Colonel Joseph Philippe Landry
2nd Training Brigade


Hon. Mr. W.H. SHARPE: May I ask the honourable gentleman a question?

Hon. Mr. LANDRY: Certainly.

Hon. Mr. SHARPE: At the present time the honourable gentleman’s own son is at the front fighting the battles of Canada and the Empire. I would like to ask him how he is going to meet that son when he returns to Canada?

Hon. Mr. LANDRY: That is a question of sentiment, not one of reason. My son has his ideas and I have mine.

(Senate Debates, 3 Aug 1917, 424)

Joseph Philippe Landry was son of Conservative Senator Auguste Charles Philippe Robert Landry (1846—1919), a strong francophone advocate and opponent of conscription. The younger Landry was born on 27 June 1870 in St. Pierre, Quebec. At the age of thirteen, he joined his father’s 61st (Montmagny) Rifles as a bugler. He became commanding officer of the 61st in 1901. In May 1915, Landry took command of the 5th Infantry Brigade in the CEF, but was replaced before it deployment to the field.

His influential father, Senator Landry was a militia officer with nearly forty years of political experience in Ottawa. He was first elected Conservative MP for Montmagny in 1878. In 1892, he was appointed to the Senate. With the election of Robert Borden’s Government in 1911, Landry became Speaker of the upper chamber.

A long time proponent of francophone rights, Senator Landry had severed his Tory party connections and resigned the Speakership in June 1916. He also vocally opposed the adoption of conscription. He believed that mandatory military service would set a dangerous precedent by compelling Canadians to fight in foreign wars.
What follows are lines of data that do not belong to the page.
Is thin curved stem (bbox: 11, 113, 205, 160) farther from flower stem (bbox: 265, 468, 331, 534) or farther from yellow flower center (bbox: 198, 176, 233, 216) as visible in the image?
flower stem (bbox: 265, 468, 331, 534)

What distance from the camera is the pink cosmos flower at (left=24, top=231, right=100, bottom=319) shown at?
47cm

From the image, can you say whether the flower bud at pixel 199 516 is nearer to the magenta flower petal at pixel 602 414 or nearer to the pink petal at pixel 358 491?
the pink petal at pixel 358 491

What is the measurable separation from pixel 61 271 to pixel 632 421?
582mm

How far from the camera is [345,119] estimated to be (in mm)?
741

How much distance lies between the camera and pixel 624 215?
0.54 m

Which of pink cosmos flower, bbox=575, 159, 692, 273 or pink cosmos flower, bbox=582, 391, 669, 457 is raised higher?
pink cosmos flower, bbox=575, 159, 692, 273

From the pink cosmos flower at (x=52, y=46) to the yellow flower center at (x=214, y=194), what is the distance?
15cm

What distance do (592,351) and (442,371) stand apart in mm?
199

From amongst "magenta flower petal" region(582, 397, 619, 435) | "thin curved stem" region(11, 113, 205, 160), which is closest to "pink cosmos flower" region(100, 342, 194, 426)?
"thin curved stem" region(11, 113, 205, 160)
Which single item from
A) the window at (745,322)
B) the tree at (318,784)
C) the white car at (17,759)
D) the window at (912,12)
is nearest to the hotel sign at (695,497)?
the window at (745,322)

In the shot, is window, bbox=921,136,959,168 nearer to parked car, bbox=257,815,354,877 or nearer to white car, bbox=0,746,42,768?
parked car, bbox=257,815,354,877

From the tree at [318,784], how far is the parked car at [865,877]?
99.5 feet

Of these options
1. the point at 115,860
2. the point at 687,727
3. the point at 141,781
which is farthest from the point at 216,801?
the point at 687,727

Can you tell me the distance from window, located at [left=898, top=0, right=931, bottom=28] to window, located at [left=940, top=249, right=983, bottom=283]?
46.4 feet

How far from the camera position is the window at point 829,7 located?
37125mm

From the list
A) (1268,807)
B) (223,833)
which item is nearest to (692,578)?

When Senator William Henry Sharpe, former commander of the 184th Battalion, pointed out that Landry’s own son was serving overseas, the Quebec nationalist responded:

I put my country above all, and I think it is the duty of every public man to put his country before his family ties. It has been said that when Great Britain is at war Canada is at war. I deny the truthfulness of such a statement.

After being replaced in command of the 5th Brigade by David Watson, Colonel Landry was promoted to brigadier general in charge of training and reserve brigades at Brighton, Shoreham, East Sandling. Landry was also briefly engaged on the front in France during 1916.

He returned to Canada in 1917 to take command of the military district at Quebec City, where he organized drafts of recruits under the military service act that his father had denounced. Landry remained involved in military affairs until his death on 12 July 1926.